Data lines
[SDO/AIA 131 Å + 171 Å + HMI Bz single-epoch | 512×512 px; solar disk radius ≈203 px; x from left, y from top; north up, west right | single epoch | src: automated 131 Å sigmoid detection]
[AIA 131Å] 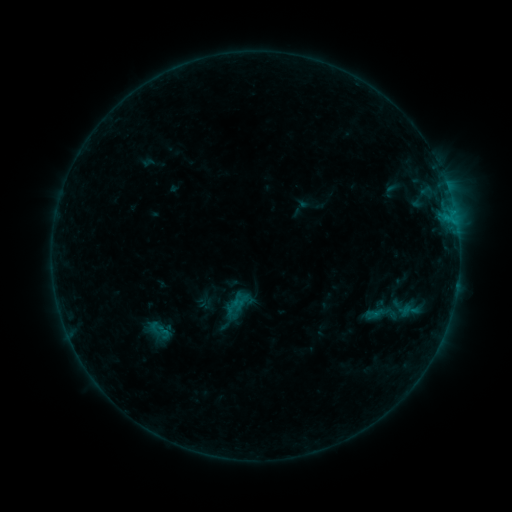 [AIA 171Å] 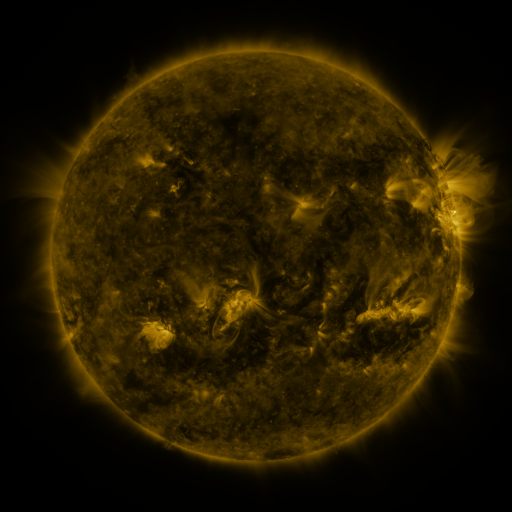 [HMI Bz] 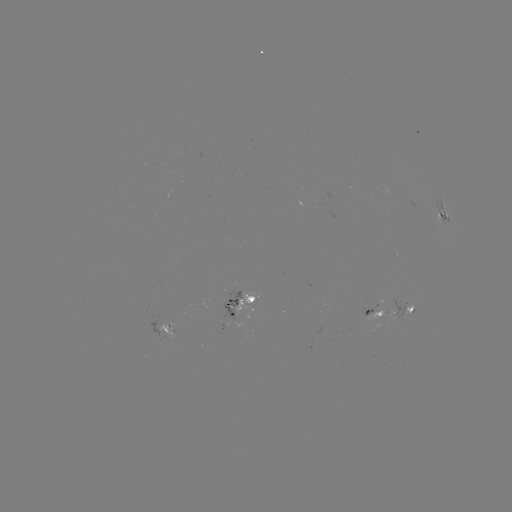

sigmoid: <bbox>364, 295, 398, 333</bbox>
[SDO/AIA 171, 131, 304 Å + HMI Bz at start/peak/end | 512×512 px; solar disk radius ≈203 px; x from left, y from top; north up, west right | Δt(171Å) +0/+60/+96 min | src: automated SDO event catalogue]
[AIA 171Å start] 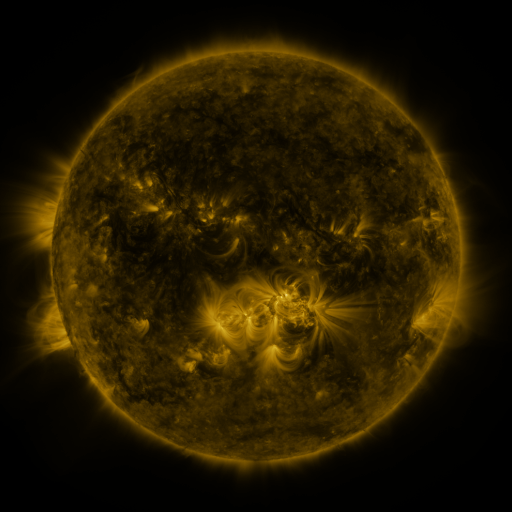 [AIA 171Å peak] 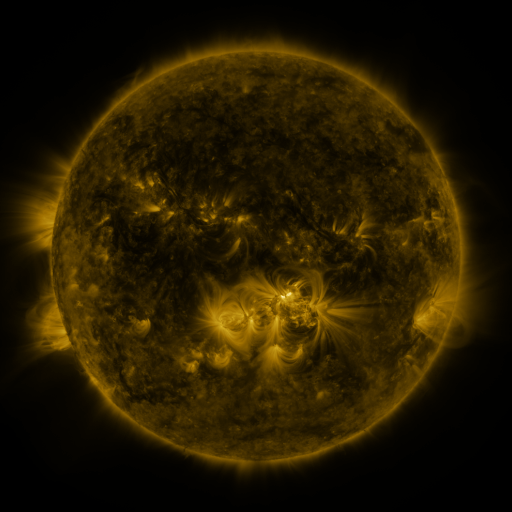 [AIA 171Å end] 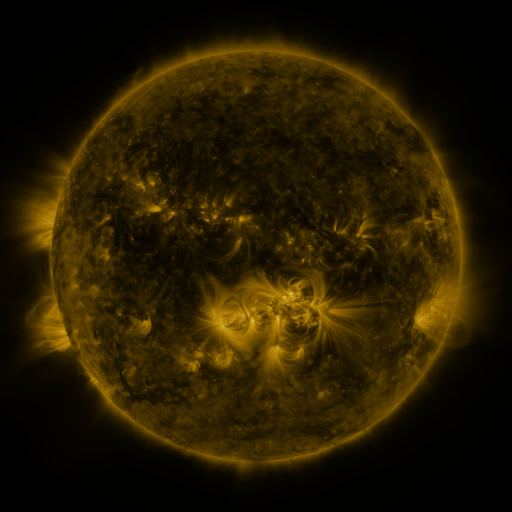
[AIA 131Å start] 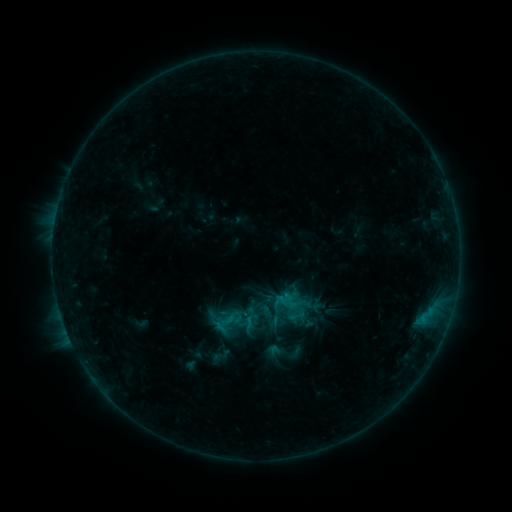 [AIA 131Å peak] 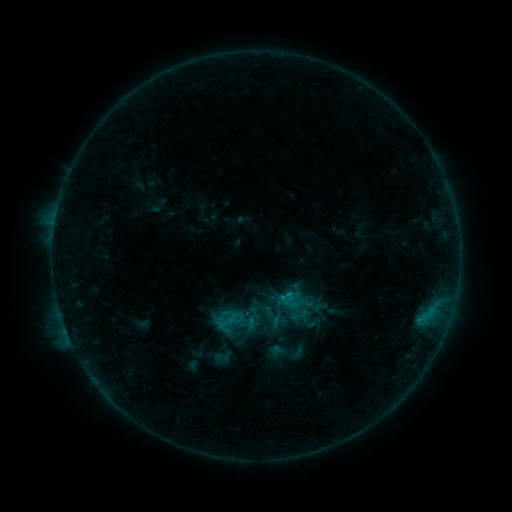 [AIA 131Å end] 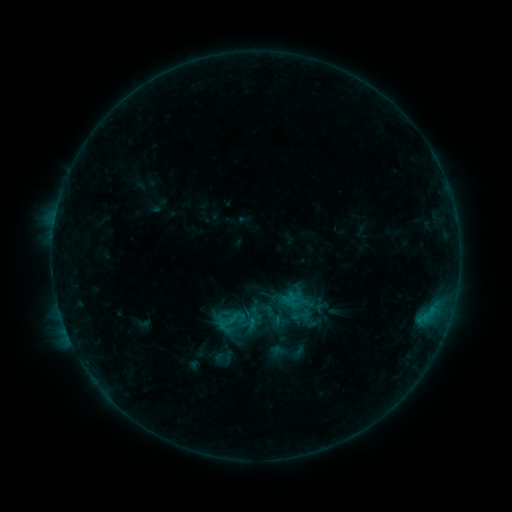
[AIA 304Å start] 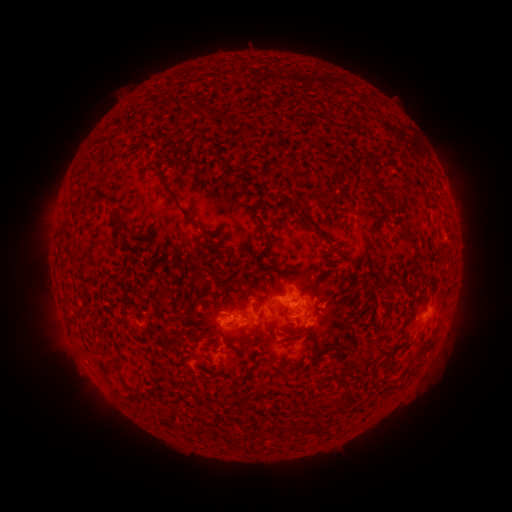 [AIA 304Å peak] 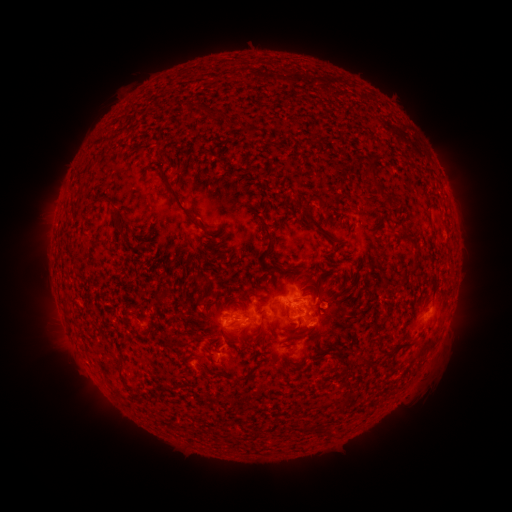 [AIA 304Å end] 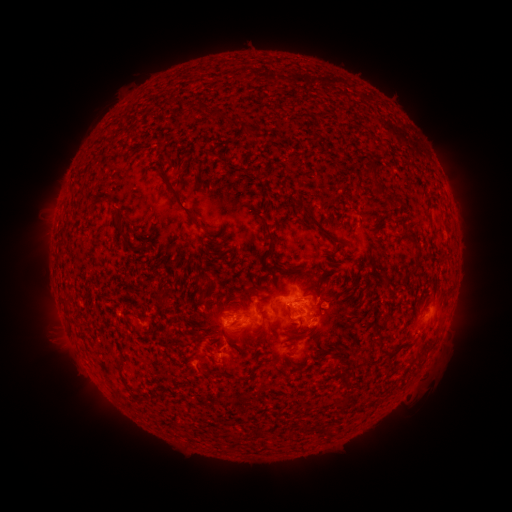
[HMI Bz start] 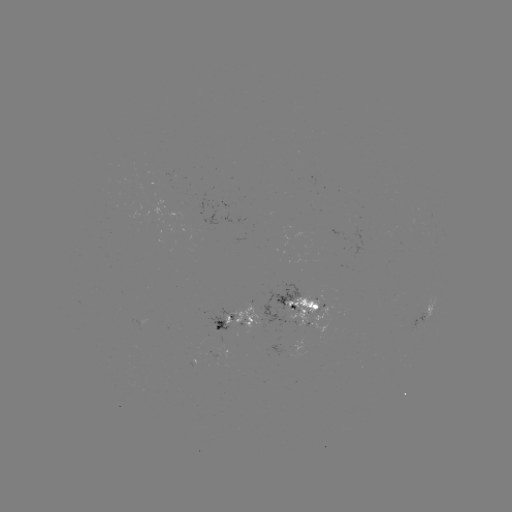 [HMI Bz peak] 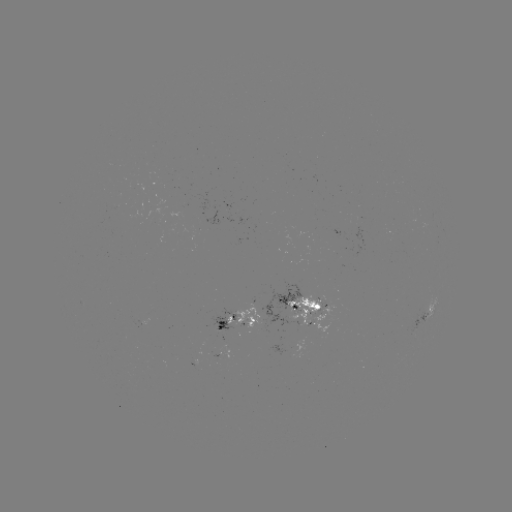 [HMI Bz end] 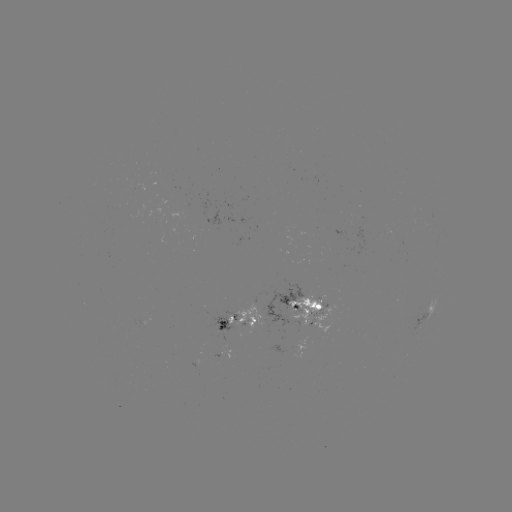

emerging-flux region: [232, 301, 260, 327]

Set problem
Count the lines in the entries above that contain the string "right", treating uppercase and lowercase as different. Reply with the number alone.

Task output
2